Sunday, September 19, 1999

Abortion allies leery of ruling

Decision may affect Ky. case

The Cincinnati Enquirer

        LOUISVILLE — Lawyers fighting Kentucky's 24-hour abortion waiting period hope a recent federal ruling about a similar law won't hurt their case.

        The American Civil Liberties Union of Kentucky is challenging the law that would require women seeking abortions to wait 24 hours and be given information about the procedure both orally and in writing. The organization says the law, which is on hold pending the outcome of the litigation, is unconstitutional because it puts an undue burden on the women.

        That claim has been rejected by several courts in other cases, most recently by the 7th Circuit U.S. Court of Appeals, which ruled last month that a similar Wisconsin law did not violate the constitution.

        State Sen. Katie Stine, R-Fort Thomas, introduced the Kentucky legislation, saying she considered it empowering for women because it gives them more information. It also requires women to be given pictures depicting fetal development. Gov. Paul Patton vetoed the legislation, but lawmakers easily overrode the veto.

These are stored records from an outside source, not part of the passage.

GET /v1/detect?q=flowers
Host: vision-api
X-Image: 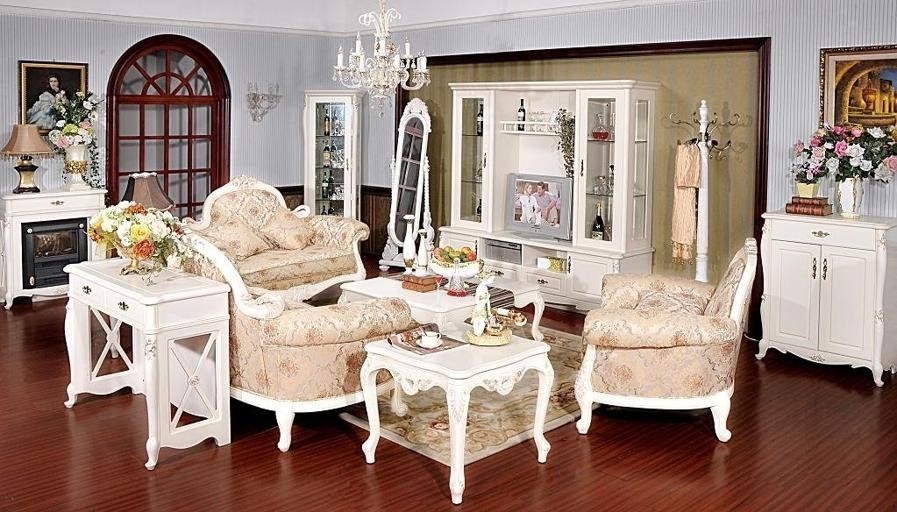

[790,159,821,183]
[88,201,193,269]
[47,90,99,147]
[792,122,897,184]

        Because of the legal challenges, the law has never taken effect. That lays out a more difficult challenge for the ACLU lawyers. They are unable to argue that the law is unconstitutional as it has been applied, and leaves them to argue only that it is unconstitutional purely on its face.

        “We're just hoping we can differentiate Kentucky's situation from the others,” said Laura Morris, an attorney working against the law.

        Lawyers do not yet know exactly what they're going to be able to argue, she said, but among the factors that make Kentucky different are the number of abortion providers. There are fewer in the commonwealth than in some of the other states, so it's already more difficult for a woman to get an abortion, she said.

        Doctors who would be required to give the women information also argue that their rights would be violated if they are forced to give out information with which they disagree.

        Northern Kentucky attorneys Rick Meyer and Mark Guilfoyle were hired in February to defend the law for the state after Attorney General Ben Chandler chose not to handle the case. His lawyers were busy on other cases, he said. Mr. Guilfoyle and Mr. Meyer work for Deters, Benzinger and LaVelle, the Crestview Hills law firm that also represents the Diocese of Covington.

        Folks on their side of the issue were elated by the Wisconsin decision.

        Margie Montgomery, director of Kentucky Right to Life, called the latest ruling great news and said it can only bode well for opponents of the commonwealth's law.

        A trial date has not been set.